Por Rafael Tatemoto.
A bancada ruralista da Câmara dos Deputados tem reiteradamente se posicionado contra a participação de órgãos públicos de saúde e meio ambiente na Comissão Especial que debate o Projeto de Lei (PL) 6.299 de 2002, que altera as regras para a liberação de novos agrotóxicos no Brasil, tornando as regras para a concessão de autorização mais brandas.
Parlamentares da oposição tem requerido que instituições como o Instituto Nacional do Câncer, o Ibama, a Anvisa e a Fundação Oswaldo Cruz (FioCruz) possam ser ouvidas pelos integrantes da Comissão. Algumas dessas instituições já se manifestaram de forma contrária ao PL, apontando a relação entre agrotóxicos e doenças cancerígenas. Além delas, mais de 200 organizações da sociedade civil lançaram manifesto contra as alterações.
A atual legislação impede que substâncias cujo o uso isolado comprovadamente cause câncer ou mutações sejam liberadas. O chamado “Pacote do Veneno” pretende permitir o uso de todos, instituindo apenas a distinção entre o que é uso “seguro” ou “inseguro” de tais produtos. Marina Lacorte, especialista da Campanha de Agricultura e Alimentação do Greenpeace, afirma que a atuação dos ruralistas despreza os alertas da comunidade científica e se pauta por “interesses próprios”.
“A aprovação desse PL vai ser um verdadeiro desastre, tanto para saúde da população como para o meio ambiente. Vai desmontar completamente a lei atual em benefício da indústria. Nós já somos o campeão no uso dessas substâncias. Pela proposta, seria permitido a aprovação para uso de produtos que já se comprovam cancerígenas. Hoje, com a lei que temos, não pode seguir adiante e ser aprovada”, critica.

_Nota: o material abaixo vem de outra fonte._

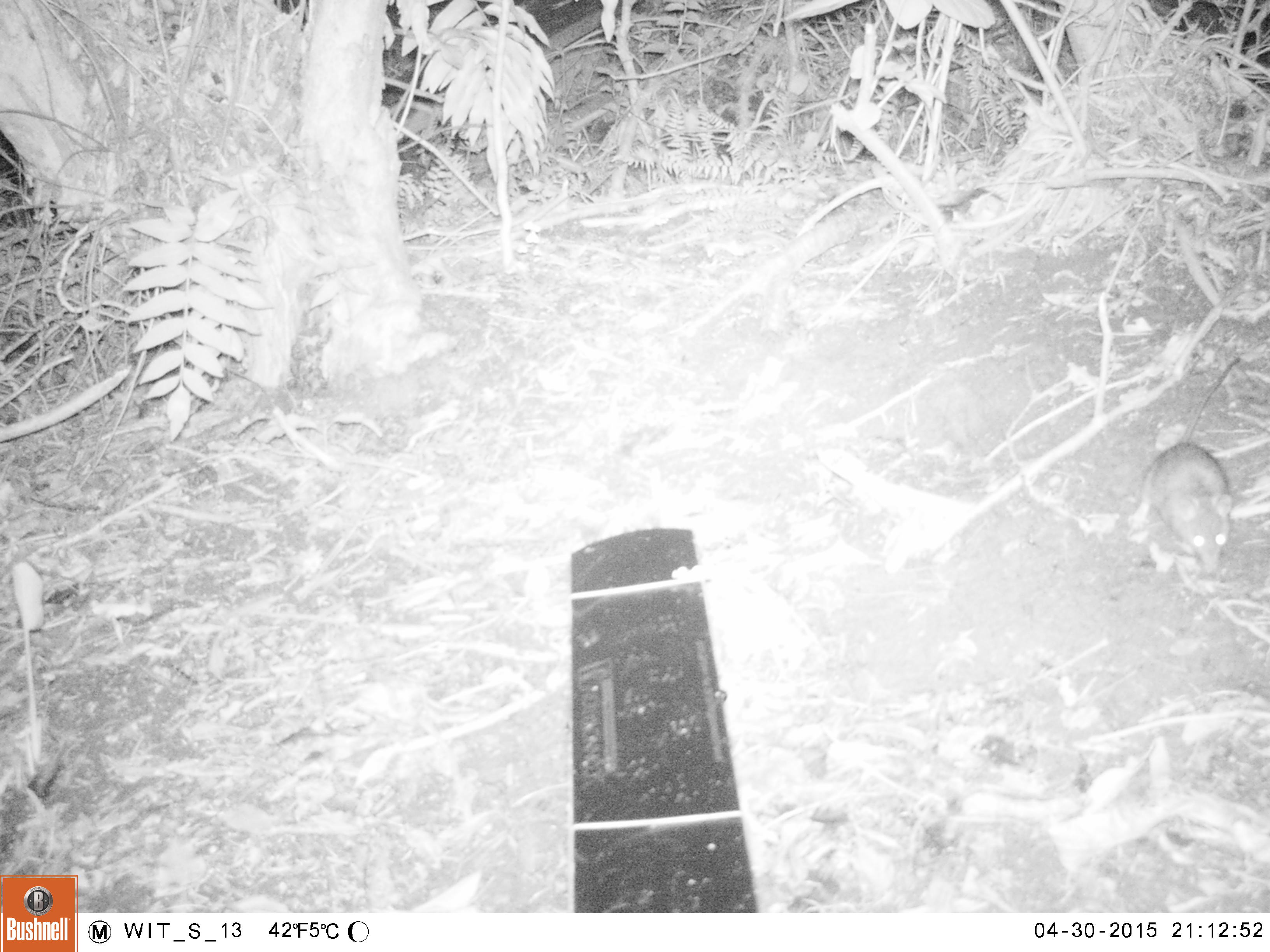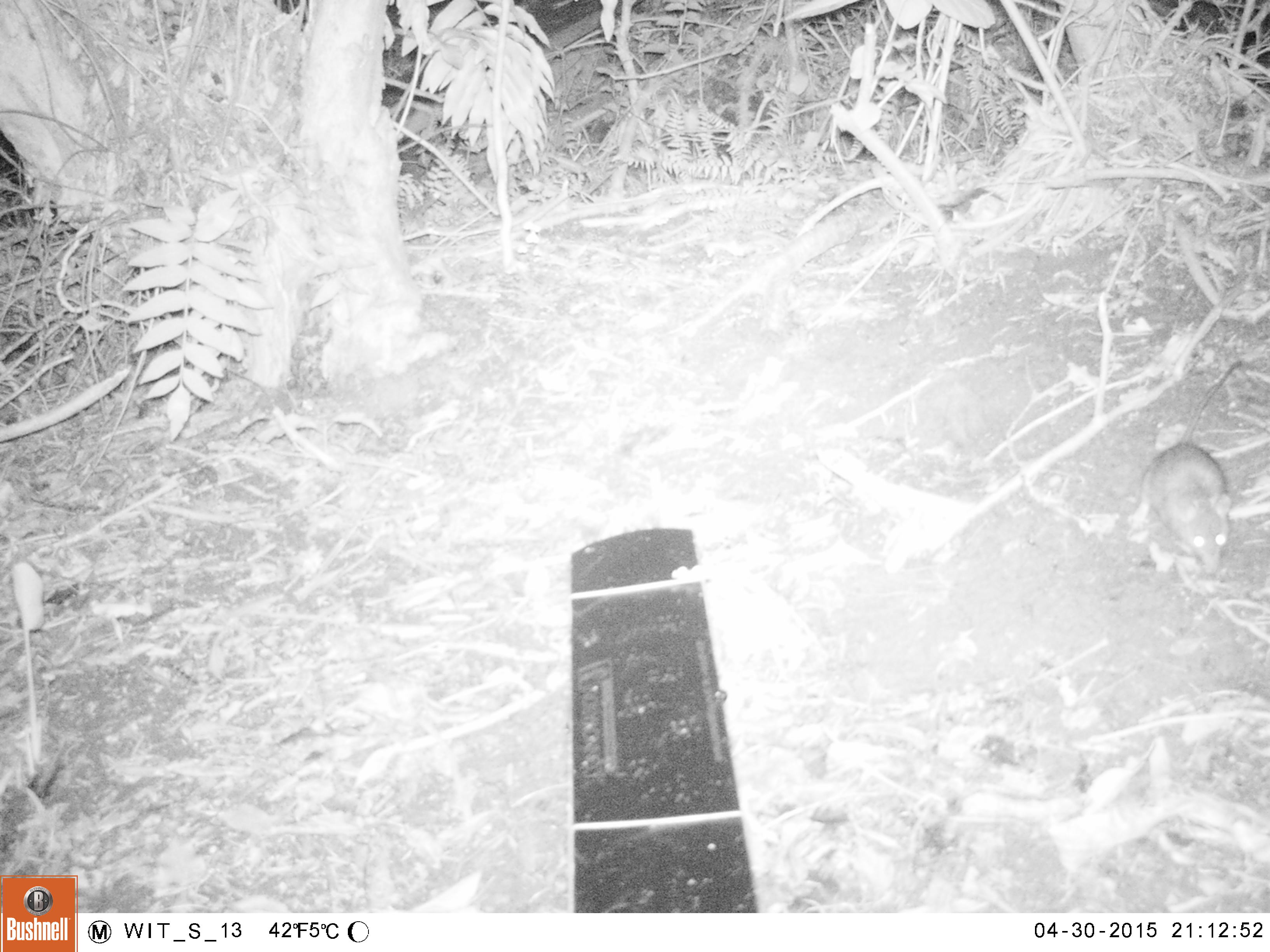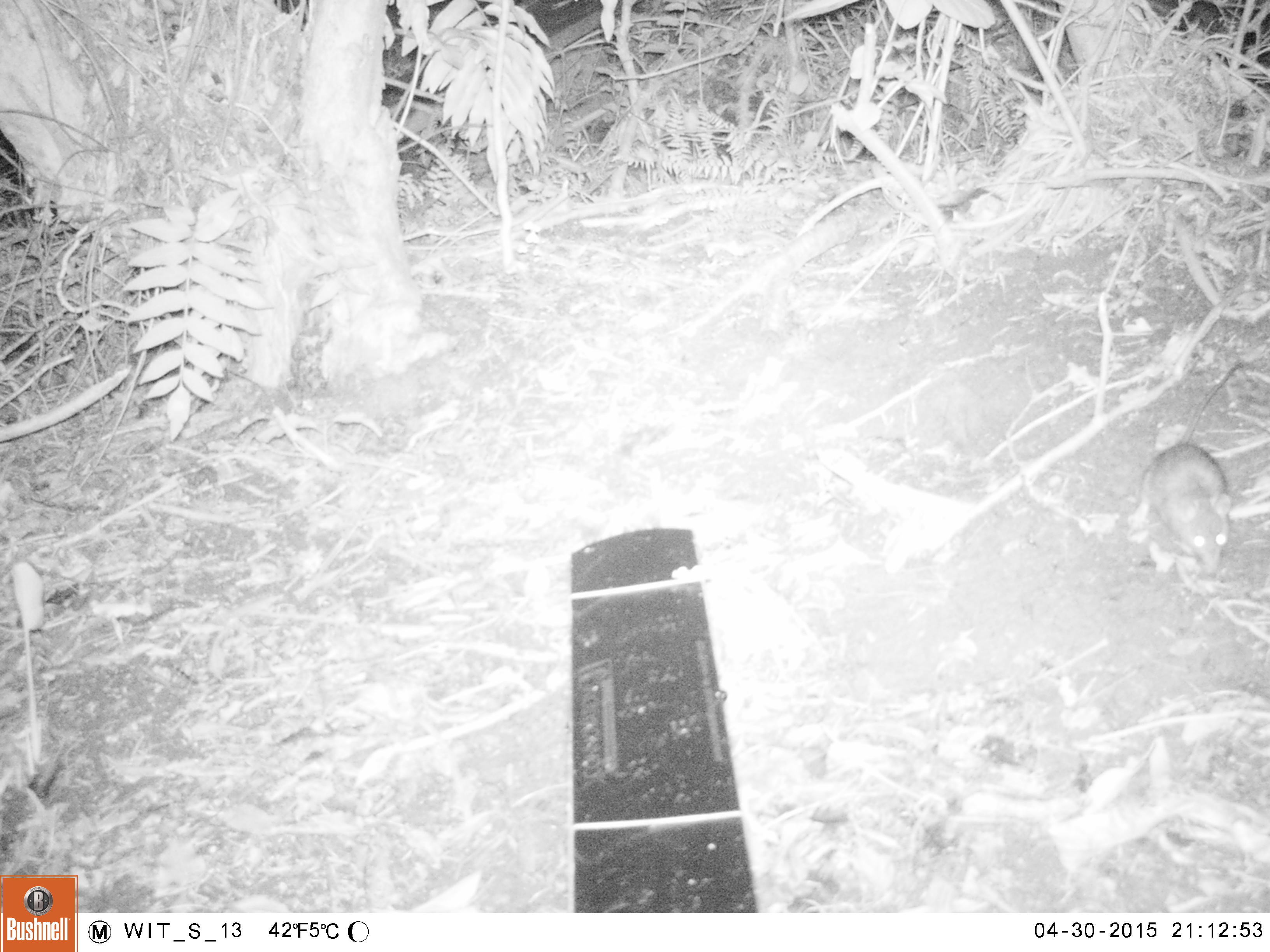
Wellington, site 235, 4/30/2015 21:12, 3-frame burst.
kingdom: Animalia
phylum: Chordata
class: Mammalia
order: Rodentia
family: Muridae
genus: Rattus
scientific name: Rattus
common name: rat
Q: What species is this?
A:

Carla Bueno, engenheira agrônoma e integrante da Campanha Permanente Contra os Agrotóxicos e em Defesa da Vida, defende que um dos elementos para compreender os interesses da bancada ruralista é o contexto das regras eleitorais em 2014, em que ainda eram possíveis doações empresariais.
“É uma bancada de muito poder. A votação do ‘Pacote do Veneno’ é um indicador do predomínio dos interesses contrários à maioria da população no Congresso. O número de ruralistas no Parlamento tem que ser entendido pela perspectiva de quem financiou as campanhas eleitorais desse setor. O povo sabe bem que quem paga a banda escolhe a música. Os interesses econômicos estão ligados à indústria do veneno”, diz.
Os ruralistas são quase 40% do Congresso Nacional, segundo dados da Agência Pública. Na Comissão Especial, a proporção é ainda maior: 37 de 50. Apesar dos intensos esforços para aprovação do parecer do PL no colegiado, têm enfrentado forte oposição de parlamentares críticos ao projeto, o que levou a diversos adiamentos da votação da matéria.